While remaining at the University of Miami, Shalala will participate in the work of the Economic Studies program at Brookings and its Engelberg Center for Health Care Reform. She will participate in a wide range of events and research projects and advance the program’s key initiatives on health care and social policy.
“We are honored that Dr. Shalala will lend her expertise, experience, and boundless energy to Brookings’s efforts to improve public policy,” said Talbott. “She will be a valuable asset to the Institution.”
In 1993, President Clinton appointed Shalala as secretary of the Department of Health and Human Services (HHS) where she served for eight years, becoming the longest serving HHS secretary in U.S. history. In that role, Shalala oversaw a wide variety of programs including Social Security, Medicare, Medicaid, the National Institutes of Health, the Centers for Disease Control and Prevention, and the Food and Drug Administration. At the end of her tenure The Washington Post described her as “one of the most successful government managers of modern times.”
“We are delighted that Donna will be joining the Economic Studies program and my colleagues and I look forward to working with her,” said Karen Dynan, vice president and co-director of Economic Studies at Brookings. “I am certain that her many years of outstanding public service will be invaluable as we address America’s critical economic and health policy challenges.”
Following her service in HHS, Dr. Shalala became professor of political science and president of the University of Miami in 2001. During her tenure, the university has solidified its position among top U.S. research universities. In 2007, President George W. Bush chose Shalala to co-chair with Senator Bob Dole the Commission on Care for Returning Wounded Warriors, to evaluate how wounded service members transition from active duty to civilian society. She was awarded the Presidential Medal of Freedom in 2008.

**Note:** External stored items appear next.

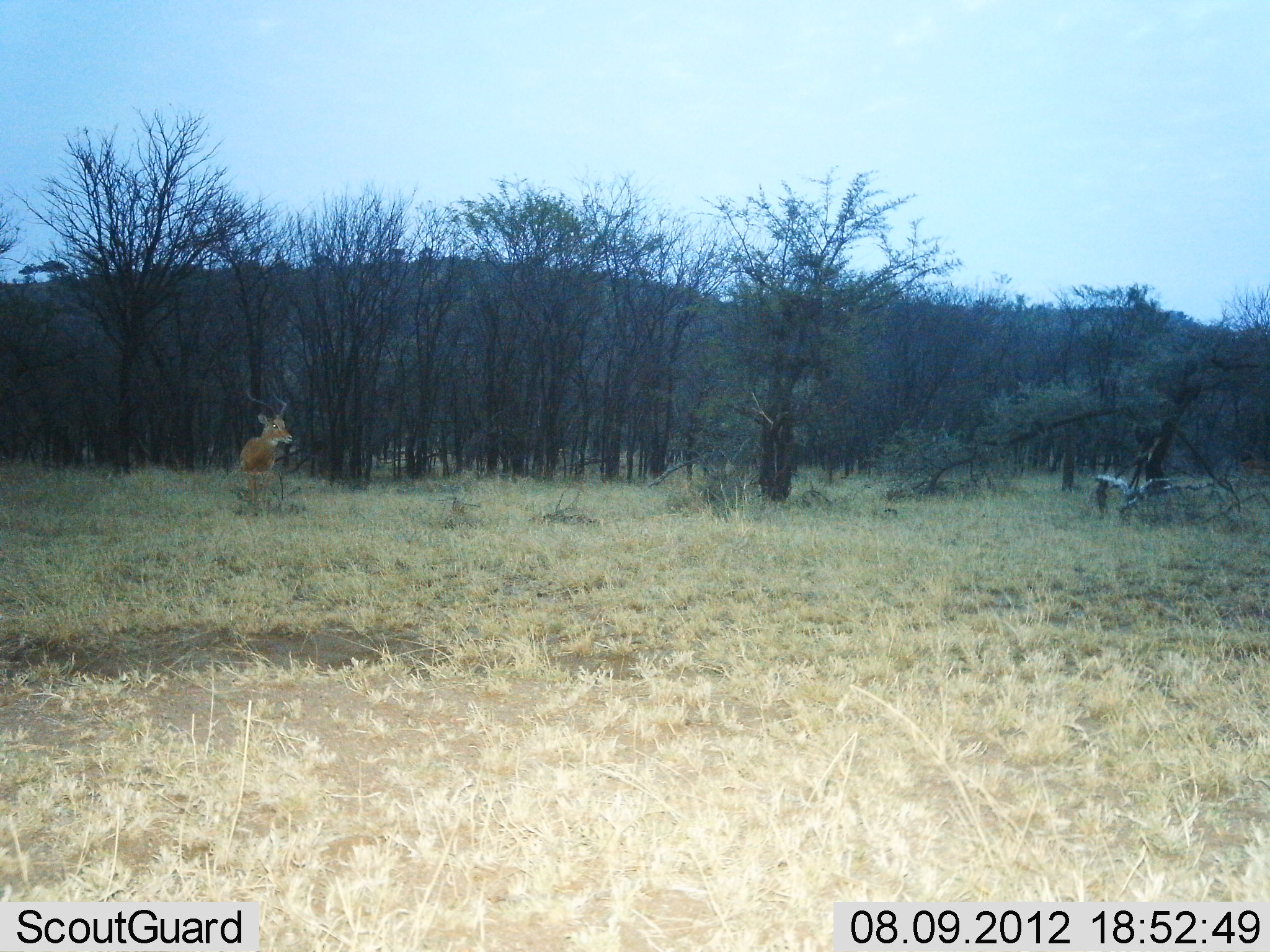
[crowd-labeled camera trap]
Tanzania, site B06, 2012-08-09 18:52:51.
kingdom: Animalia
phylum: Chordata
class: Mammalia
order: Artiodactyla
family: Bovidae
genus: Aepyceros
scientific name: Aepyceros melampus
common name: impala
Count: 1.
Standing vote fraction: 70%.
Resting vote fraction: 10%.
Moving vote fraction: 20%.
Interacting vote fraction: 0%.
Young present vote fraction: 0%.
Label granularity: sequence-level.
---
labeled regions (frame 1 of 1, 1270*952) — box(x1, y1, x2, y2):
animal: box(236, 383, 293, 517)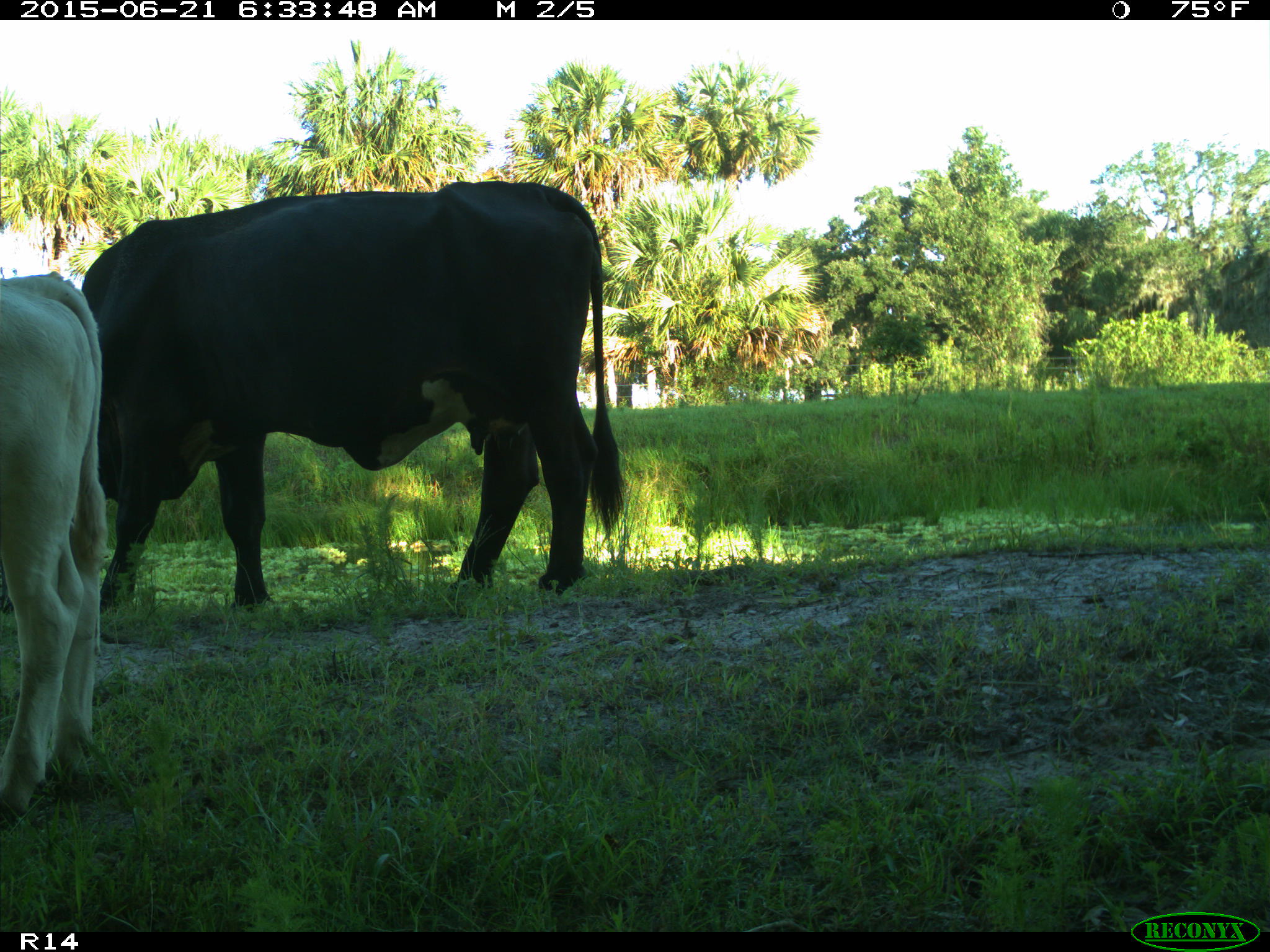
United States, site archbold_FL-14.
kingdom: Animalia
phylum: Chordata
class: Mammalia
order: Artiodactyla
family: Bovidae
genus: Bos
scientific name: Bos taurus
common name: domestic cow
Bos taurus (domestic cow).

Shalala received her A.B. degree in history from Western College for Women and later served in Iran as one of the country’s first Peace Corps volunteers. She received her Ph.D. degree from the Maxwell School of Citizenship and Public Affairs at Syracuse University.
She served in the Carter administration from 1977-80 as assistant secretary for policy development and research at the U.S. Department of Housing and Urban Development. She later held tenured professorships at Columbia University, the City University of New York (CUNY), and the University of Wisconsin – Madison. She served as president of Hunter College of the City University of New York from 1980 to 1987 and as chancellor of the University of Wisconsin-Madison from 1987 to 1993.
Brookings’s distinguished fellows are individuals of particularly noteworthy distinction whose work across several fields of public policy puts them at the pinnacle of worldwide research and policy impact. Distinguished fellows are actively engaged in the life of the Institution, often with more than one of Brookings’s five research programs. In assuming the title, Dr. Shalala joins Itamar Rabinovich, an Israeli diplomat, scholar, and university president; Ed Rendell, former governor of Pennsylvania; Thomas Pickering, a career ambassador for the U.S. and former permanent representative to the United Nations; and Javier Solana, former secretary general of NATO and high representative for foreign and security policy of the European Union.